Sie begannen mit der Arbeit an einem Stück, das Gunilla Öhman geschrieben hatte: Wo die Pelikane schlafen. Jeder las den anderen sämtliche Rollen vor. Das war die Voraussetzung für die Verteilung der Rollen und die Diskussion über die philosophischen und szenografischen Zusammenhänge in dem Stück.
Für Britt Winter wurde die Ausdrucksform, die in «Luftraum» praktiziert wurde, nämlich mit dem Körper und der Stimme zu übertreiben, eine Befreiung. Im Gegensatz zu den anderen Mitgliedern der Gruppe, die eine bewußt selbständige Theatersprache jenseits der Wirklichkeit aufbauten, wurde Gunilla Öhmans Stück Britts Realität, und das Theatralische war ihr Intrigenspiel für den Mossad.

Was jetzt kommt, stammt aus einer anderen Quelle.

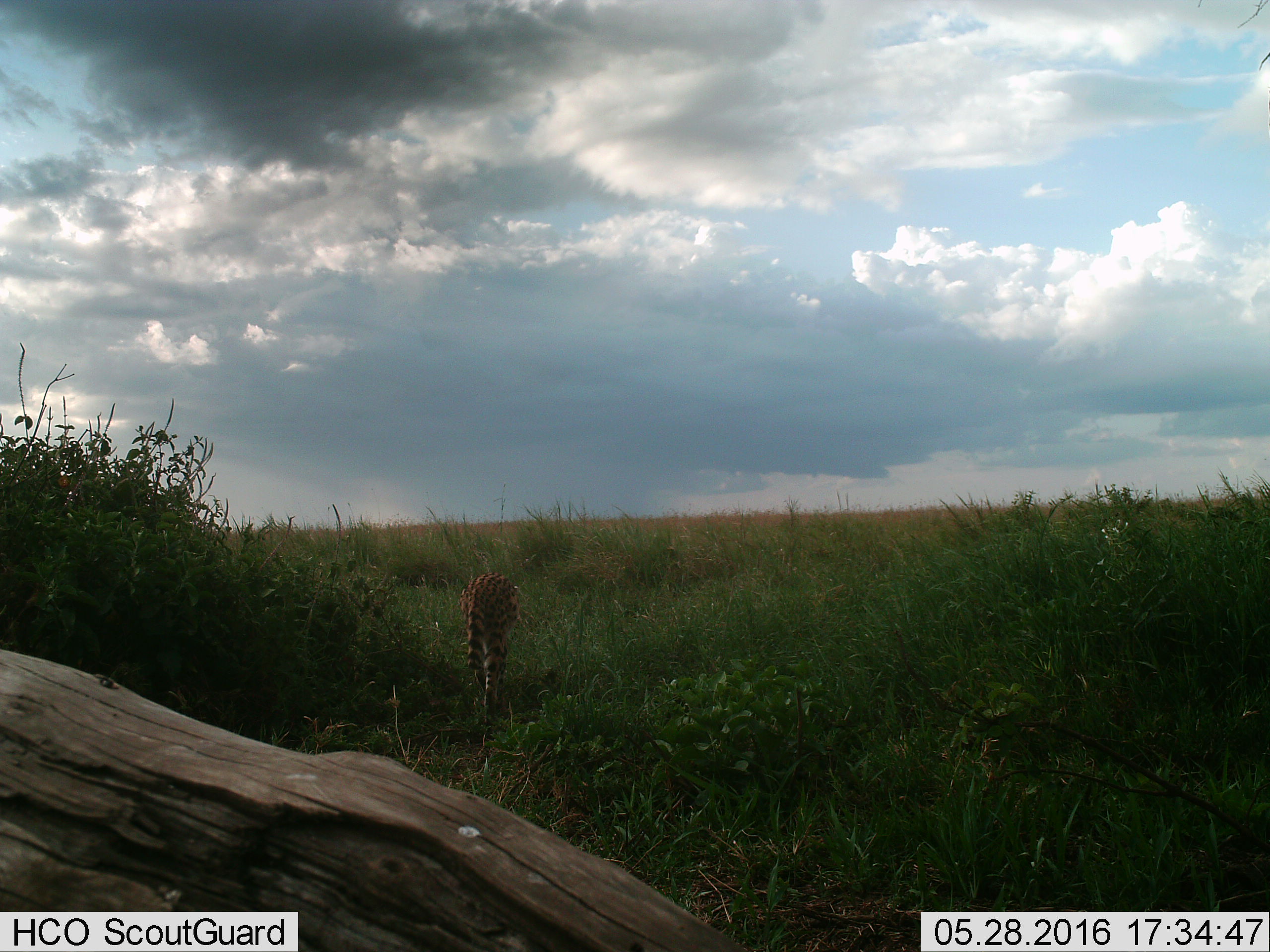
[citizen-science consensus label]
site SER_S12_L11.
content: unidentified animal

Sie traf sich weiterhin jeden Abend mit Blom, entweder ging sie nach den Proben zu ihm, oder er kam zu ihr. Auf den zugefrorenen Wasserläufen in der Stadt unternahmen sie fast täglich längere Schlittschuhausflüge. Blom war sich bewußt, daß sein Drohnendasein ihn leicht zu einem Querulanten werden lassen konnte. Britt sprühte vor Freude über ihre neue Aufgabe, und er bot sich an, ihr beim Lernen ihrer Rolle zu helfen, denn er hatte die vage Idee, daß ein Schauspieler dasitzen und seine Rolle auswendig lernen mußte. Das gegenseitige Lesen und Abhören war bei der Arbeitsweise von «Luftraum» sinnlos, aber schließlich willigte sie seinetwegen ein.